Ты посмотри, слышит Стив насмешливый родной голос в своей голове, молодежь учит стариков, как им пить. Пусть тебе какой-нибудь псих сначала вколет сыворотку, Уилсон, а потом посмотрим, как ты будешь страдать на чужих вечеринках.
Баки бы посмеялся.
Стив протягивает руку за бутылкой, три больших глотка, и четвертый, и он не чувствует ни вкуса, ни запаха; он ничего не чувствует.

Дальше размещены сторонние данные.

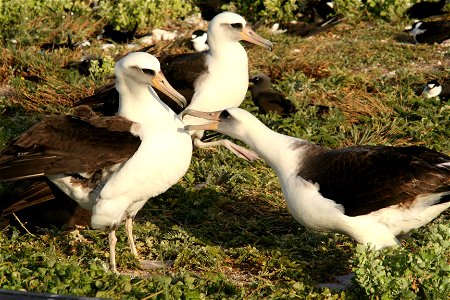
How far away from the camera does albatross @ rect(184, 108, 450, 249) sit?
580 centimetres

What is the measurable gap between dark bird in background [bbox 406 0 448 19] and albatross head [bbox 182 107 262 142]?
6.52 m

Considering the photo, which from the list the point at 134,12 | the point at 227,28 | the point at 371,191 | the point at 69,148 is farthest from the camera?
the point at 134,12

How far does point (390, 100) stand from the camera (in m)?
9.41

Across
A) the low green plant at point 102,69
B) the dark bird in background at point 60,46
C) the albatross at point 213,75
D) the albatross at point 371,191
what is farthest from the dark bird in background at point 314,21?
the albatross at point 371,191

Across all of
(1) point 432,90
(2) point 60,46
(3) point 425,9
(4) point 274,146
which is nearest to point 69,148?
(4) point 274,146

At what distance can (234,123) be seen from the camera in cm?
659

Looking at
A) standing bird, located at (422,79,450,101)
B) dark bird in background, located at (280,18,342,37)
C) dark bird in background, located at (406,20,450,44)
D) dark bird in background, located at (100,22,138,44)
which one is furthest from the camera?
dark bird in background, located at (280,18,342,37)

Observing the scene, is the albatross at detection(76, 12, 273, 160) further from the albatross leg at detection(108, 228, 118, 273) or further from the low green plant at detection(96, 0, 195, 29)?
the low green plant at detection(96, 0, 195, 29)

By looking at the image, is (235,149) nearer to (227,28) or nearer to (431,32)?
(227,28)

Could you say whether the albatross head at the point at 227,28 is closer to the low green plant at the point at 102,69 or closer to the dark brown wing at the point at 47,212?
the low green plant at the point at 102,69

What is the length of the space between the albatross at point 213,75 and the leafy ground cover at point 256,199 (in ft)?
1.74

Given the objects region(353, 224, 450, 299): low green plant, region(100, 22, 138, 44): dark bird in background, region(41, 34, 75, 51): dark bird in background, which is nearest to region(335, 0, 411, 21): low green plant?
region(100, 22, 138, 44): dark bird in background

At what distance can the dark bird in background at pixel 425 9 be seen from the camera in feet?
40.8

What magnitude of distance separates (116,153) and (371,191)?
1.72m
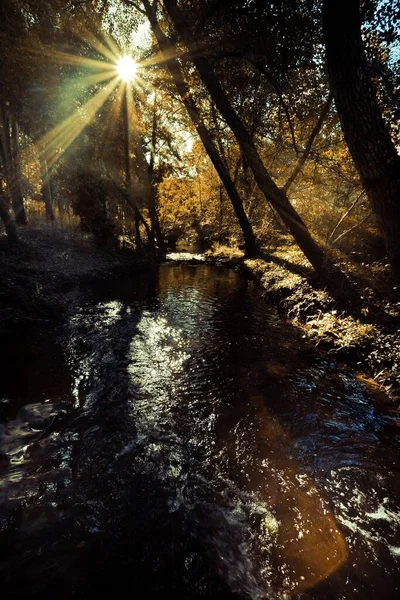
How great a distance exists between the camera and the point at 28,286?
36.7 ft

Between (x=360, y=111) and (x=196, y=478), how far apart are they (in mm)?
6760

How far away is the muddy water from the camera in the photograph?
295 centimetres

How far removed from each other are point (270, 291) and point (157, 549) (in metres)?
11.2

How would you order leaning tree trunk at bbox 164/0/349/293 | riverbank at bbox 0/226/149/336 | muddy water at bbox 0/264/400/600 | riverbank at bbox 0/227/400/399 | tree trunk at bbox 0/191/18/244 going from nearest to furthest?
muddy water at bbox 0/264/400/600
riverbank at bbox 0/227/400/399
riverbank at bbox 0/226/149/336
leaning tree trunk at bbox 164/0/349/293
tree trunk at bbox 0/191/18/244

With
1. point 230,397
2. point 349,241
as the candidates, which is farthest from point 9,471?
point 349,241

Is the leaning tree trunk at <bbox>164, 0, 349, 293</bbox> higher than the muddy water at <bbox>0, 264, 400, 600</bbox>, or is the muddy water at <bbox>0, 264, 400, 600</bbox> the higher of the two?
the leaning tree trunk at <bbox>164, 0, 349, 293</bbox>

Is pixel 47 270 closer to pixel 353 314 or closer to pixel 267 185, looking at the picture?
pixel 267 185

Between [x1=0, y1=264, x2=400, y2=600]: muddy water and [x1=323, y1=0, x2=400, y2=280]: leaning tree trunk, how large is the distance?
3.80 meters

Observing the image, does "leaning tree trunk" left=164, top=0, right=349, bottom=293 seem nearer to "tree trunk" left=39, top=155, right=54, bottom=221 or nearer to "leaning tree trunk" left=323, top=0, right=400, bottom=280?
A: "leaning tree trunk" left=323, top=0, right=400, bottom=280

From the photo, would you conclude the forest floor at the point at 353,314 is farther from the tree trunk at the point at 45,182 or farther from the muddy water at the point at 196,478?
the tree trunk at the point at 45,182

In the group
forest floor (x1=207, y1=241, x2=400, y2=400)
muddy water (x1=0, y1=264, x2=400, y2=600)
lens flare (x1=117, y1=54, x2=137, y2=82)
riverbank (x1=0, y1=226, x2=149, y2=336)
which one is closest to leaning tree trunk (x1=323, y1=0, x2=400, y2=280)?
forest floor (x1=207, y1=241, x2=400, y2=400)

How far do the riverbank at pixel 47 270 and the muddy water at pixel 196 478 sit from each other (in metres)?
3.11

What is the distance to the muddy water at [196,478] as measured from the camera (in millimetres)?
2947

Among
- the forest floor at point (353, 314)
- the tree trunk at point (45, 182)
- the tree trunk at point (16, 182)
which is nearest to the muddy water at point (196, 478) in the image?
the forest floor at point (353, 314)
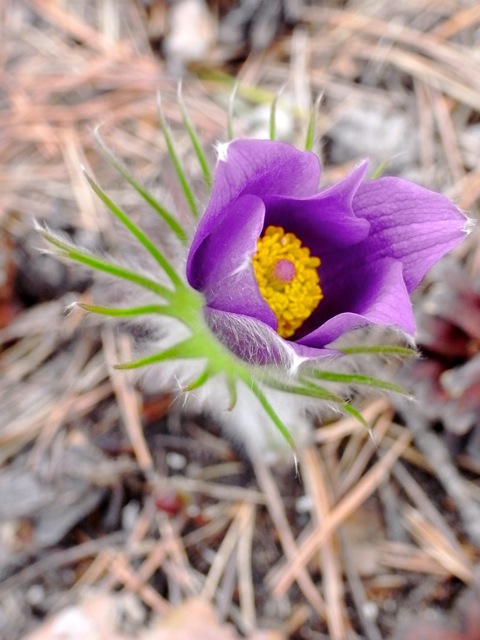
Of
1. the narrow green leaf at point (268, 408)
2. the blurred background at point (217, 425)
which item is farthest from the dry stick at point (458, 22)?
the narrow green leaf at point (268, 408)

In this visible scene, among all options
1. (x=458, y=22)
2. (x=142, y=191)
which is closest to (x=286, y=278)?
(x=142, y=191)

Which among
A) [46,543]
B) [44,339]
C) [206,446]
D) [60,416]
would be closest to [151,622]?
[46,543]

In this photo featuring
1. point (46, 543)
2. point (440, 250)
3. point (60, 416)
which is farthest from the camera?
point (60, 416)

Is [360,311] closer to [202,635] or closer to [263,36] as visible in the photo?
[202,635]

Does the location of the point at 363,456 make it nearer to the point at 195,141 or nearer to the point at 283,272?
the point at 283,272

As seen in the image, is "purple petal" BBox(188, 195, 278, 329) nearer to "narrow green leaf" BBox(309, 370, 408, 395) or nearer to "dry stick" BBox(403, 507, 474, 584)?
"narrow green leaf" BBox(309, 370, 408, 395)

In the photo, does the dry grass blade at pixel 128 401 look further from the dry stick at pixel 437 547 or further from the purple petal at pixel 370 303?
the purple petal at pixel 370 303
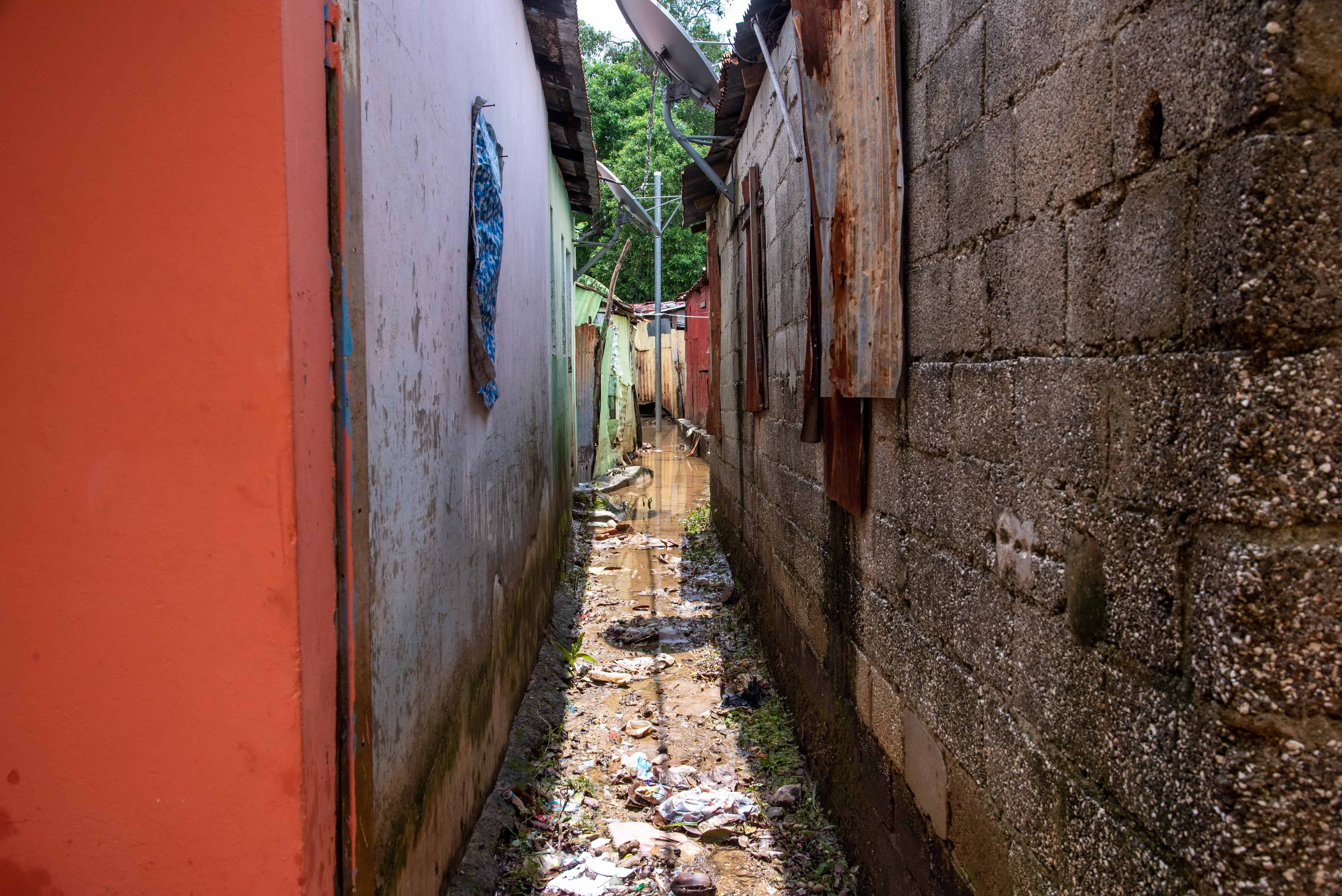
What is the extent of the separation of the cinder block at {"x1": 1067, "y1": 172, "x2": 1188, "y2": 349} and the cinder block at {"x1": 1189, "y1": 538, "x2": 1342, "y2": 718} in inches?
14.7

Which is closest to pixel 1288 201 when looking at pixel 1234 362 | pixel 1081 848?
pixel 1234 362

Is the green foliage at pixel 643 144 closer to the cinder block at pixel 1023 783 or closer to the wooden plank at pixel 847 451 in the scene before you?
the wooden plank at pixel 847 451

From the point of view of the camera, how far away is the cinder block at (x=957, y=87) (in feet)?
6.78

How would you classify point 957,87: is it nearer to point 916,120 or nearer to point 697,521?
point 916,120

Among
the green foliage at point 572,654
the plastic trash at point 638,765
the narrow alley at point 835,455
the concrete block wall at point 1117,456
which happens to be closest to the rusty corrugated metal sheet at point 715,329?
the green foliage at point 572,654

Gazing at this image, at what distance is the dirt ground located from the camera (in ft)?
10.9

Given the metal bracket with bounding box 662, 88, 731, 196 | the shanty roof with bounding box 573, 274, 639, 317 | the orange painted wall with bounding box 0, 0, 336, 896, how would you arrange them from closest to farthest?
the orange painted wall with bounding box 0, 0, 336, 896
the metal bracket with bounding box 662, 88, 731, 196
the shanty roof with bounding box 573, 274, 639, 317

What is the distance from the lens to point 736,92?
227 inches

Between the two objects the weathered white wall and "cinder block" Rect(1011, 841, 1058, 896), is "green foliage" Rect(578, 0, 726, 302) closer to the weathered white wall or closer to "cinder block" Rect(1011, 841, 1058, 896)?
the weathered white wall

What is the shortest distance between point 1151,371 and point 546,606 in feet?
18.1

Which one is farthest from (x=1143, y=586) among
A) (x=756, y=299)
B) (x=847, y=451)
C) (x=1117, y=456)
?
(x=756, y=299)

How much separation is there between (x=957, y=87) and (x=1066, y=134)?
652 mm

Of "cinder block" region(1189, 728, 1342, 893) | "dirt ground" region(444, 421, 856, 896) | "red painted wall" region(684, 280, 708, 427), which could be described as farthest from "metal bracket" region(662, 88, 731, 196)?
"red painted wall" region(684, 280, 708, 427)

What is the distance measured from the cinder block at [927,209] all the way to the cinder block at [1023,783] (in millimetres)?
1286
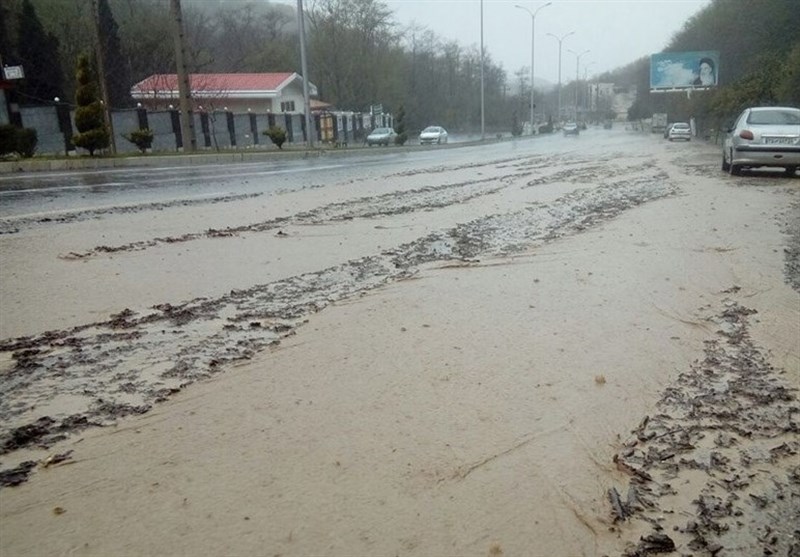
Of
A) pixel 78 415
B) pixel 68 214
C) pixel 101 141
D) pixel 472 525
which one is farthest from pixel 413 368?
pixel 101 141

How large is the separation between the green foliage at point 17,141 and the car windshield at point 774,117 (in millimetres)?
21653

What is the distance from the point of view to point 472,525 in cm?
219

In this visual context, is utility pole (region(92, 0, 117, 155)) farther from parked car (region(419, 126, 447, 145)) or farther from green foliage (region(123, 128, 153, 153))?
parked car (region(419, 126, 447, 145))

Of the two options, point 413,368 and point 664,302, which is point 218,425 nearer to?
point 413,368

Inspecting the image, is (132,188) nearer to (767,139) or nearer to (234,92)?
(767,139)

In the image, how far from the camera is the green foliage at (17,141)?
21531 millimetres

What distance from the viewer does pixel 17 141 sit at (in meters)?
21.9

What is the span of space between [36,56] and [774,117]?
43836 mm

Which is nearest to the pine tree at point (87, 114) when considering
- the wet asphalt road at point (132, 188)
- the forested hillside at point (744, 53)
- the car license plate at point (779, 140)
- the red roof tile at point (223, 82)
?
the wet asphalt road at point (132, 188)

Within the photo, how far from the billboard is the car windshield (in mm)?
44996

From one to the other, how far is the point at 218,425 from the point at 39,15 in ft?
181

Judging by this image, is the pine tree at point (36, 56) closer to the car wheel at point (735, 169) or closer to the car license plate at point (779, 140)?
the car wheel at point (735, 169)

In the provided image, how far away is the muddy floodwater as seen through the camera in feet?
7.16

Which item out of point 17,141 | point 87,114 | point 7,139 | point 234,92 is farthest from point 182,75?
point 234,92
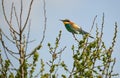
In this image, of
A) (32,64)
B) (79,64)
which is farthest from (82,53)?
(32,64)

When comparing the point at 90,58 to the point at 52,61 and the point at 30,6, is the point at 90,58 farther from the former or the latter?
the point at 30,6

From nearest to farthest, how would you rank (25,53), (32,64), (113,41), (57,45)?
(25,53)
(32,64)
(57,45)
(113,41)

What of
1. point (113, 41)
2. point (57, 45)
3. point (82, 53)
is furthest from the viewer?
point (113, 41)

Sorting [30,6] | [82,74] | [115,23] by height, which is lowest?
[82,74]

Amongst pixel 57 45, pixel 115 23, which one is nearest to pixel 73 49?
pixel 57 45

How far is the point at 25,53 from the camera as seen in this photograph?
4.88 metres

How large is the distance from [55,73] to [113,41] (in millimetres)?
2219

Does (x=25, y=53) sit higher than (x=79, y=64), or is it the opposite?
(x=25, y=53)

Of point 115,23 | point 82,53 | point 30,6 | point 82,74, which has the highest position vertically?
point 30,6

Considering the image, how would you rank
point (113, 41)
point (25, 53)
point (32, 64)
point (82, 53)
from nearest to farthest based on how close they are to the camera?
1. point (25, 53)
2. point (32, 64)
3. point (82, 53)
4. point (113, 41)

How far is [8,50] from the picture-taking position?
5.19 meters

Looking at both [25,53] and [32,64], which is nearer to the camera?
[25,53]

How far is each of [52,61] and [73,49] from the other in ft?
2.39

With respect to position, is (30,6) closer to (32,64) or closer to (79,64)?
(32,64)
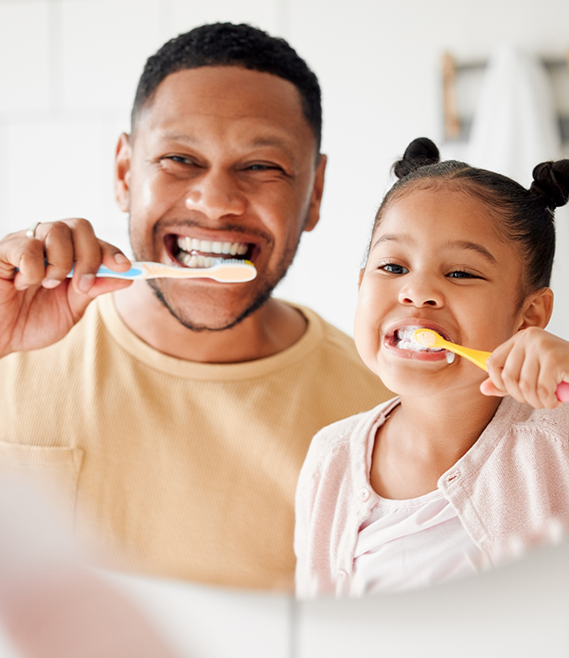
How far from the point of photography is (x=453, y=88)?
1.25ft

Ничего – отдает виски Сэму, отворачивается, упираясь взглядом в разворошенную, неубранную постель, смятую простыню, свисающее до пола одеяло, раскиданные подушки; Стив закусывает губу, вяло думая – это и есть истерика? – Сэм за спиной что-то говорит, и Стив чертыхается, с размаху впечатывая кулак в пол, и снова.
И снова.
Одиннадцатого июля Стив впервые за эти несколько лет надевает настоящую военную форму, в такой же – две трети присутствующих на похоронах, приспущенные флаги кажутся издевкой, Наташа замирает на шаг позади, Тони стоит, скрестив руки, справа от простого черного гроба, смотрит поверх чужих голов; Стив прикипает взглядом к закрытой деревянной крышке, сводит лопатки сильнее, выпрямляя спину, поднимает руку, кончики пальцев приставляя к виску, отдавая честь в гробовой тишине, господи, господи, как глупо, как нелепо, Стив опускает руку так же медленно, он должен стоять здесь еще полчаса.
Гроб – символика.
Он пуст.
В уборной Стив застывает у зеркала, ловит свое отражение и не может понять, на кого смотрит – потемневшие глаза, впавшие щеки, сжатые в нить губы, слепленная извращенным художником маска вместо лица; коротко размахнувшись, Стив бьет по стеклу.
Осколки летят на пол, Стив опускает взгляд – кровь стекает по костяшкам, мелкое крошево попадает в раны.
В этот день к Стиву никто не подходит.